Bezoar alzó la mano antes de que Gordon pudiese hablar.

—No tema represalias. Nuestra filosofía holnista no cree en ellas. Derrotó a dos supervivencialistas en una lucha justa. Eso le hace un igual a nuestros ojos. ¿Por qué cree que han sido tratados como hombres después de ser capturados, y no castrados como un esclavo o un carnero?
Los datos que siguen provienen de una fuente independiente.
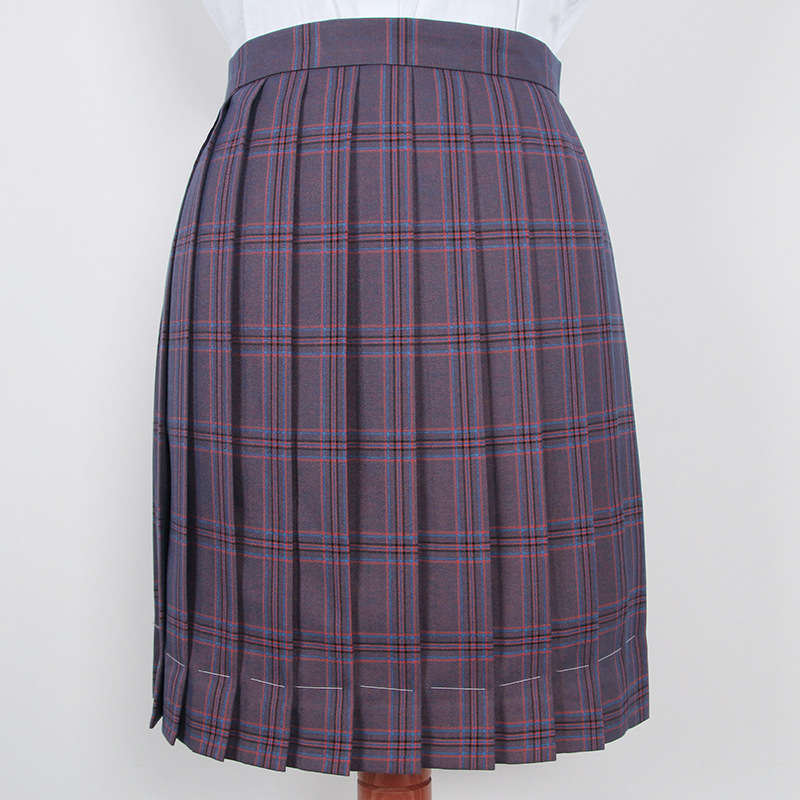 JK School Uniform Women Deep Purple Plaid Skirt High Waist Skinny Mini A-line Skirts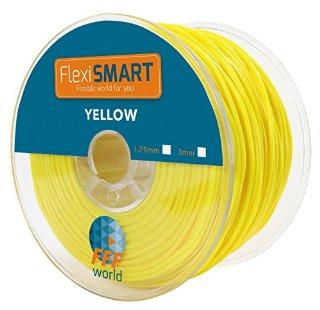 FlexiSMART 250 gr .Filamento flessibile TPE per la Stampa 3D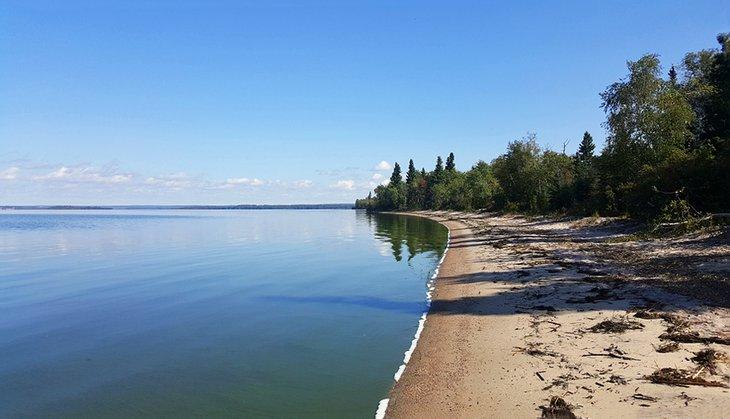 Parque provincial Lesser Slave Lake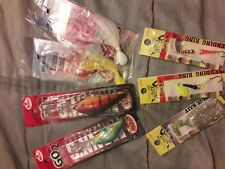 Lot of 7 fishing lures manns ,dragonfly, macks all new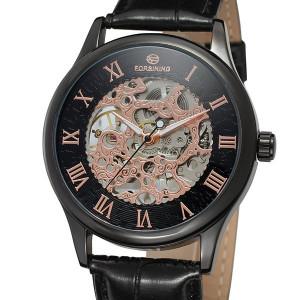 Механичен часовник Forsining For1062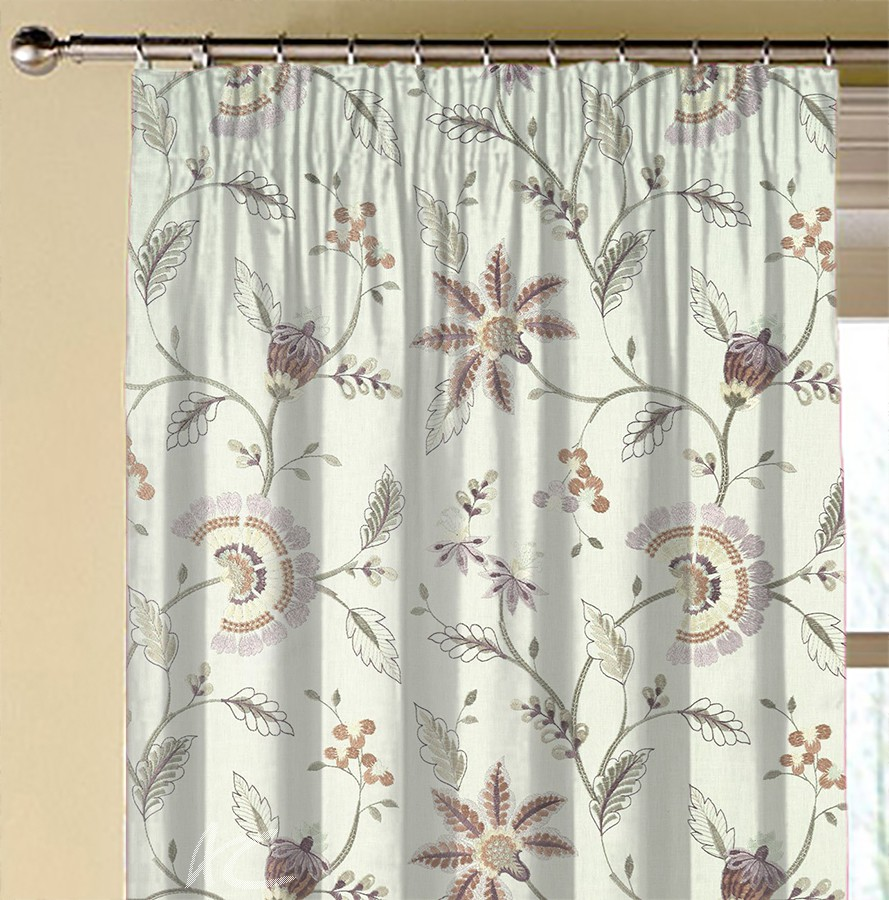 Clarke and Clarke Halcyon Delamere Heather Made to Measure Curtains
Bezoar sonrió afablemente, pero Gordon hervía por dentro. La pasada primavera había visto en Eugene lo que los holnistas habían hecho con los cuerpos de los indefensos rebuscadores a los que habían asesinado. Recordó a la madre del joven Mark Aage, que salvó su vida y la de su hijo gracias a un heroico gesto. Estaba claro que Bezoar creía lo que decía, pero para Gordon su lógica era enfermiza, amargamente irónica.

El supervivencialista calvo extendió las manos.
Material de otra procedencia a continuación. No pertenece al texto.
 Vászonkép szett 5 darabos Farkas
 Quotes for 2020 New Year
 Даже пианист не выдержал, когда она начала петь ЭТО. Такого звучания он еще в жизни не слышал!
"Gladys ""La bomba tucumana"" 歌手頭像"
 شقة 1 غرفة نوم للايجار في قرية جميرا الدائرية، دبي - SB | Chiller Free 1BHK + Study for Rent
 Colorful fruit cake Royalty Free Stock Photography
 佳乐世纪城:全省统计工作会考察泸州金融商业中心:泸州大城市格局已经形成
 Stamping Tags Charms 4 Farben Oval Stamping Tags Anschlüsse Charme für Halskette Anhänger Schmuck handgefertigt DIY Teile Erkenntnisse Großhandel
—Admitimos haber cogido su correo, señor Inspector. ¿Podemos mitigar nuestra culpa alegando ignorancia? Después de todo, hasta que estas cartas llegaron a mis manos, ninguno de nosotros había oído hablar nunca de los Estados Unidos Restablecidos.

»Imagine nuestro asombro cuando vimos esto… cartas llevadas de pueblo en pueblo, autorizaciones para nuevos jefes de correos, y esto —levantó un fajo de cuartillas de aspecto oficial—, estas declaraciones del gobierno provisional de St. Paul City.

Sus palabras eran conciliatorias y parecían serias. Pero había algo en el tono de voz del hombre… Gordon no pudo definirlo, pero fuera lo que fuese le inquietó.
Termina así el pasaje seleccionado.